By the way, "Heimat" was originally a judicial term. It denoted the place where you were born, or your official address. The word then came to be highly romanticised, giving a lot of room for all kinds of interpretation, including "Heimatlosigkeitsgefuhl", a metaphysical term denoting the feeling of being lost in nowhere – another untranslatable idea that seems to be limited to the German language. But as a sociologist, I would say that "Heimat" denotes a place where you don't need to legitimise yourself, due to the fact you're there.

It is, of course, quite vague. It could be the place where you've always lived. But it also includes people who once came from elsewhere, but who nevertheless can rightfully claim that they belong there without anyone arguing with them about it. In other words, claiming your "Heimat" also means that others recognise your right to it.

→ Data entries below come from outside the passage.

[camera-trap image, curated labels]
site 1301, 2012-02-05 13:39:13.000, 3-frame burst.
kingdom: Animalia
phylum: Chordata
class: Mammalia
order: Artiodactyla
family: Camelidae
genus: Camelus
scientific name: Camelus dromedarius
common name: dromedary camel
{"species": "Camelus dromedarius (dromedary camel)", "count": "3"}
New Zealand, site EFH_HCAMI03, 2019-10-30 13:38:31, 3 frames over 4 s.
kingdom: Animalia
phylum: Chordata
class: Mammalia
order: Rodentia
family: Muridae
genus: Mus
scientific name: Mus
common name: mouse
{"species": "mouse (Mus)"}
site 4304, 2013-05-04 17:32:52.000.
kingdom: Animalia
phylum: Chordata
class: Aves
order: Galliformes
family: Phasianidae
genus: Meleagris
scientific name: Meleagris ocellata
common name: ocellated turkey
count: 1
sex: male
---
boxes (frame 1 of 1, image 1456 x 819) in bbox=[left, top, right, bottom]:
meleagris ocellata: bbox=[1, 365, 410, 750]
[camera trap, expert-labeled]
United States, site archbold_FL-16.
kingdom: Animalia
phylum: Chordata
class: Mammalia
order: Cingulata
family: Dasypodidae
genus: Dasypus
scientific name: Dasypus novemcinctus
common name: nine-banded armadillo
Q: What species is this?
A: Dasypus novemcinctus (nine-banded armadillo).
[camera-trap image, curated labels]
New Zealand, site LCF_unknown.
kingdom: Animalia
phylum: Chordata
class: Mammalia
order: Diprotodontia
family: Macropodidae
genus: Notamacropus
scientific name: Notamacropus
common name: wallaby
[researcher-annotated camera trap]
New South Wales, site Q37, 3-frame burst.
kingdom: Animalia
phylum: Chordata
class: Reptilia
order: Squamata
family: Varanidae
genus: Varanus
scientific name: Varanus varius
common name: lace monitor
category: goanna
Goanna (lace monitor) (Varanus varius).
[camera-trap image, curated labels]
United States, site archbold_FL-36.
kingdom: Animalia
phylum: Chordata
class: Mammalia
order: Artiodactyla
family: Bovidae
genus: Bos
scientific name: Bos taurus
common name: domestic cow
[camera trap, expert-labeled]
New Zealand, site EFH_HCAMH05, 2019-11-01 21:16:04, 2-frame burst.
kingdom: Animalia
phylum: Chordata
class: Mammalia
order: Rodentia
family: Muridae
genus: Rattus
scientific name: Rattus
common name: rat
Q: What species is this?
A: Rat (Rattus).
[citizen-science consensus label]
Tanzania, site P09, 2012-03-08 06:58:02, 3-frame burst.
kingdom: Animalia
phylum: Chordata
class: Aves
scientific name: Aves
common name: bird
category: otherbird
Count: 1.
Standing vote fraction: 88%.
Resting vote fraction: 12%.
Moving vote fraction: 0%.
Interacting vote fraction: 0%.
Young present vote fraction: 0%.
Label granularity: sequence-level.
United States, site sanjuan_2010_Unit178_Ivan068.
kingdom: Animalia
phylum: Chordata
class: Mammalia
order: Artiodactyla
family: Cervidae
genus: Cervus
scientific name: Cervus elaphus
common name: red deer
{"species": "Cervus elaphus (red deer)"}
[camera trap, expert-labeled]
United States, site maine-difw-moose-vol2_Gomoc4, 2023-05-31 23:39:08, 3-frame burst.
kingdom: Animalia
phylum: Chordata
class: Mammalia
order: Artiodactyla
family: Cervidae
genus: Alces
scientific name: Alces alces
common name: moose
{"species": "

German-Swiss border at Weil am Rhein (photo: dpa/picture-alliance)
The German term "Heimat", or "homeland" as it's very roughly translated into English, became a hotly debated topic in 2015 when hundreds of thousands of refugees fled to Germany. Despite its Nazi-era connotations, citizens discussed the idea of "Heimat" at kitchen tables and in pubs, in the media and in politics, asking whether the word stood for xenophobia, or for integration and tolerance. And could Islam find a place in a German "Heimatland"? Indeed, as a consequence of this debate around cultural identity, three Heimat ministries have been created in Germany at the state and federal level

You grew up in Tubingen, Munich, Landshut, Munster and Gelsenkirchen and in Tehran, in Iran. What is "Heimat" for you personally?

Nassehi: I was afraid of that question. For me, it's very difficult to feel connected to a particular location. It's probably the two cities where I have spent most of my life, namely Munich and Munster. But it's very hard to say. To me, it's more something that has to do with the way things smell, with sounds, with music.

I remember certain kinds of music that played a role in my family and that I still listen to today. That's when I feel "Heimat".

What are the consequences of losing one's "Heimat?"

Nassehi: Very often, it results in an idealisation of the former "Heimat" that one had to leave behind. Many people find that – having spent even just a brief period in the U.S. or in Asia – that their sense of being Europeans or Germans intensifies. It is the distance and the experience of being in a foreign country that leads to produces such feelings. In this regard, the "Heimat" concept is a consequence of modernisation and mobility.